### TASK BRIEF
Your task is to extract the lines from the one holding "From the group" through the end of the material. Set them down exactly and add nothing.
start RECORDED INFORMATION
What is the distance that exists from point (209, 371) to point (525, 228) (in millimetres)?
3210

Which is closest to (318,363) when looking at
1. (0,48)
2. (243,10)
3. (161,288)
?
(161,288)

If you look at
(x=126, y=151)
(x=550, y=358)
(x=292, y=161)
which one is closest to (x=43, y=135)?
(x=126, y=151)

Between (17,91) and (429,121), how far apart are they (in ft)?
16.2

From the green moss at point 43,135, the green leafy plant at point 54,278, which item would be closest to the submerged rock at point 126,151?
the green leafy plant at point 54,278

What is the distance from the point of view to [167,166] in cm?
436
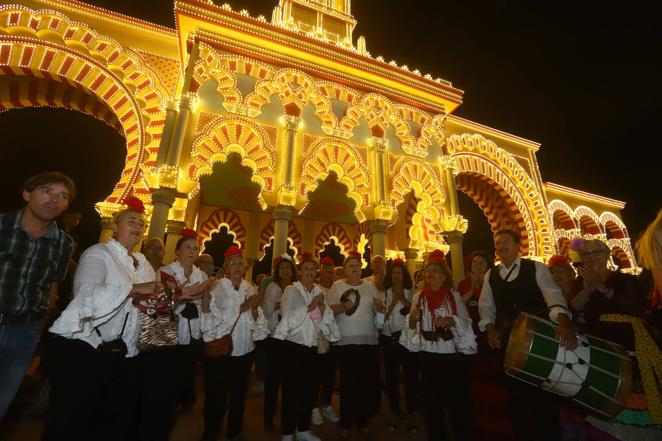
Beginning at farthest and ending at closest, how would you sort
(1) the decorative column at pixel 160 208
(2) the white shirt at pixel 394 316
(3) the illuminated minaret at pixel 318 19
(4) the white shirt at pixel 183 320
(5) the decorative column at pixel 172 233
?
1. (3) the illuminated minaret at pixel 318 19
2. (5) the decorative column at pixel 172 233
3. (1) the decorative column at pixel 160 208
4. (2) the white shirt at pixel 394 316
5. (4) the white shirt at pixel 183 320

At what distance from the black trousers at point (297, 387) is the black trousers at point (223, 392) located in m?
0.46

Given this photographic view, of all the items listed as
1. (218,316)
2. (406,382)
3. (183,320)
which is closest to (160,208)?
(218,316)

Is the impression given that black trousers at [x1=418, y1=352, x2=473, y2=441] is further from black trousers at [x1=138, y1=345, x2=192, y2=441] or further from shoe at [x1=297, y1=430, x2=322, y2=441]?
black trousers at [x1=138, y1=345, x2=192, y2=441]

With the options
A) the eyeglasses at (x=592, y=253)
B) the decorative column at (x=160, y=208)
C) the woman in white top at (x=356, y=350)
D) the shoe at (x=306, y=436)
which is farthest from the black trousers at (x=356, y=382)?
the decorative column at (x=160, y=208)

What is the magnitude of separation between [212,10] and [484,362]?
985 cm

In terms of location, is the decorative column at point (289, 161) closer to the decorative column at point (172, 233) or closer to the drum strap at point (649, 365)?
the decorative column at point (172, 233)

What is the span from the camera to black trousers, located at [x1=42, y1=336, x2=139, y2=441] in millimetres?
1865

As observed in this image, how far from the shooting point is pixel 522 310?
9.11ft

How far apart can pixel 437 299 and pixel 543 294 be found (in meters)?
0.93

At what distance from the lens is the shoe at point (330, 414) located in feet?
13.5

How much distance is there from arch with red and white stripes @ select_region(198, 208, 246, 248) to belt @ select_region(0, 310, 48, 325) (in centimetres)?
1091

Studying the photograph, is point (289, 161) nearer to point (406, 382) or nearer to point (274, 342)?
point (274, 342)

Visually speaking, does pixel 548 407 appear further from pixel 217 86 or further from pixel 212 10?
pixel 212 10

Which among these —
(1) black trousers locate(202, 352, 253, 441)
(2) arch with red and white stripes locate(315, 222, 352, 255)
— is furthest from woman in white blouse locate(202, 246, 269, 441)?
(2) arch with red and white stripes locate(315, 222, 352, 255)
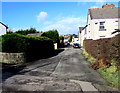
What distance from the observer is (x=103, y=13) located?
27688 mm

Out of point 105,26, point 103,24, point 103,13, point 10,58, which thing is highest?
point 103,13

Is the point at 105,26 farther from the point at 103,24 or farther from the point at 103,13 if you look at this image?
the point at 103,13

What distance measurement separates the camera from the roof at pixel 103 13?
26750 millimetres

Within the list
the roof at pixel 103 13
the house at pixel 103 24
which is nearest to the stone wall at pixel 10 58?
the house at pixel 103 24

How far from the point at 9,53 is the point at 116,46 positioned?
961cm

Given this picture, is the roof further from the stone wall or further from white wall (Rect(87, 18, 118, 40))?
the stone wall

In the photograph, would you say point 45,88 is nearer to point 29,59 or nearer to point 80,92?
point 80,92

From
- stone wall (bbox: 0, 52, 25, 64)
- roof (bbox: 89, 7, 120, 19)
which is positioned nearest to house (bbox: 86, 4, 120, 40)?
roof (bbox: 89, 7, 120, 19)

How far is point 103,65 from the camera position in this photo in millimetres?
8570

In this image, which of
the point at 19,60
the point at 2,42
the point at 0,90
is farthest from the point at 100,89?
the point at 2,42

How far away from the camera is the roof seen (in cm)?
2675

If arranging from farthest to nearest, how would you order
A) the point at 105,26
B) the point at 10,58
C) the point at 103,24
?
the point at 103,24
the point at 105,26
the point at 10,58

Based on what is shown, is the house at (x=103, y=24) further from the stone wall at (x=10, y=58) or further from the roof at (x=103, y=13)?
the stone wall at (x=10, y=58)

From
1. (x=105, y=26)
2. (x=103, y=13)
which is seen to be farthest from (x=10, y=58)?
(x=103, y=13)
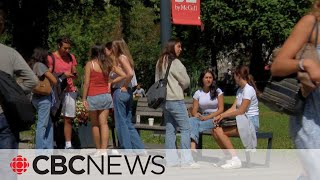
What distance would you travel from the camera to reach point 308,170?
423 centimetres

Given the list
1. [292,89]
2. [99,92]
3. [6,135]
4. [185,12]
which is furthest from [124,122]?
[292,89]

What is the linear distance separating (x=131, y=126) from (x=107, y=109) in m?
0.47

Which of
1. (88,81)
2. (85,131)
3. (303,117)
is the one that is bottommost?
(85,131)

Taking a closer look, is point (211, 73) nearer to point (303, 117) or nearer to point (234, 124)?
point (234, 124)

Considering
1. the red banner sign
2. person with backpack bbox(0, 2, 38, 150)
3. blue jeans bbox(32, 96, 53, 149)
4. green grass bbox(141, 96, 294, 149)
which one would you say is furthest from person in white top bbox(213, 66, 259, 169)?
person with backpack bbox(0, 2, 38, 150)

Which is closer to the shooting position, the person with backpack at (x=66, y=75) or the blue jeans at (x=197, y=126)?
the blue jeans at (x=197, y=126)

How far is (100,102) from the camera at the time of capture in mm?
11820

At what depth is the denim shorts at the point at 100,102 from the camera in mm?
11820

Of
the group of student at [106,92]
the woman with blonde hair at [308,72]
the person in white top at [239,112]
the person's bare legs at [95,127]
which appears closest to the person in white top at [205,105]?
the person in white top at [239,112]

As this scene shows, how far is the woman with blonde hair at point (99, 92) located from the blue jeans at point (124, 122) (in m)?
0.13

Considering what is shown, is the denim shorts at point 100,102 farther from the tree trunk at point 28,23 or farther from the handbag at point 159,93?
the tree trunk at point 28,23

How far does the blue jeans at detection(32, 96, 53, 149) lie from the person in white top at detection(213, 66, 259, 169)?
8.14 feet

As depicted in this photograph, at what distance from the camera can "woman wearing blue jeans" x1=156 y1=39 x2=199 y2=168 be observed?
1077 cm

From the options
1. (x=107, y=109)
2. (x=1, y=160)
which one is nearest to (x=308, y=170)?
(x=1, y=160)
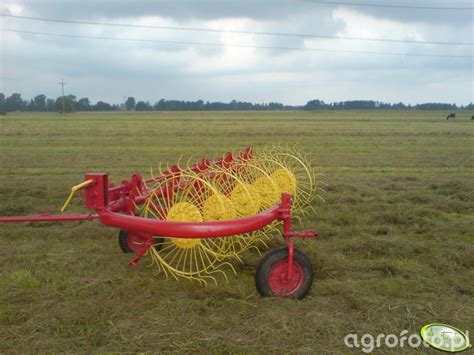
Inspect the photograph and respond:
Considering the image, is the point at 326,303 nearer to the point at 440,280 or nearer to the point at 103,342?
the point at 440,280

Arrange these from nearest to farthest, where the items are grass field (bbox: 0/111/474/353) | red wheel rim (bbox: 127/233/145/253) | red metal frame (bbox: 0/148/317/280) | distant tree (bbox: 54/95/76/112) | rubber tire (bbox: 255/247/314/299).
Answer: grass field (bbox: 0/111/474/353) → red metal frame (bbox: 0/148/317/280) → rubber tire (bbox: 255/247/314/299) → red wheel rim (bbox: 127/233/145/253) → distant tree (bbox: 54/95/76/112)

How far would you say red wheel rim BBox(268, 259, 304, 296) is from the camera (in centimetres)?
428

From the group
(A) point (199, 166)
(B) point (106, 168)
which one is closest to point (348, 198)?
(A) point (199, 166)

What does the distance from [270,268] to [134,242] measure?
6.78ft

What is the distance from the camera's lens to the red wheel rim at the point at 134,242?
5.60 metres

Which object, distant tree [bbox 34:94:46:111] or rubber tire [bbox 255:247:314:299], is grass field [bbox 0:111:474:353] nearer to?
rubber tire [bbox 255:247:314:299]

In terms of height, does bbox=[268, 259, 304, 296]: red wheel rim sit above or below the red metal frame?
below

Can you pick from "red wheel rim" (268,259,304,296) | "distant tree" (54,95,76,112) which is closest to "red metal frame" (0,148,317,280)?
"red wheel rim" (268,259,304,296)

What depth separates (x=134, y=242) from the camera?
18.4 feet

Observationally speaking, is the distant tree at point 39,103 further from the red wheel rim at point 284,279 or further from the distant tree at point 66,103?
the red wheel rim at point 284,279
end RECORDED INFORMATION
### TASK RESPONSE
From the group
(A) point (199, 166)
(B) point (106, 168)
which one is closest to point (348, 198)?
(A) point (199, 166)

What does the distance from [270,268] to [134,242] measure?
6.78ft

What is the distance from the camera's lens to the red wheel rim at the point at 134,242?
5.60 metres

Which object, distant tree [bbox 34:94:46:111] or rubber tire [bbox 255:247:314:299], is grass field [bbox 0:111:474:353] nearer to?
rubber tire [bbox 255:247:314:299]

In terms of height, does bbox=[268, 259, 304, 296]: red wheel rim sit above or below the red metal frame?
below

Can you pick from "red wheel rim" (268,259,304,296) | "distant tree" (54,95,76,112) which is closest to "red metal frame" (0,148,317,280)?
"red wheel rim" (268,259,304,296)

What depth separates (x=134, y=242) from the camera?
18.4 feet

Observationally speaking, is the distant tree at point 39,103 further from the red wheel rim at point 284,279 or further from the distant tree at point 66,103?
the red wheel rim at point 284,279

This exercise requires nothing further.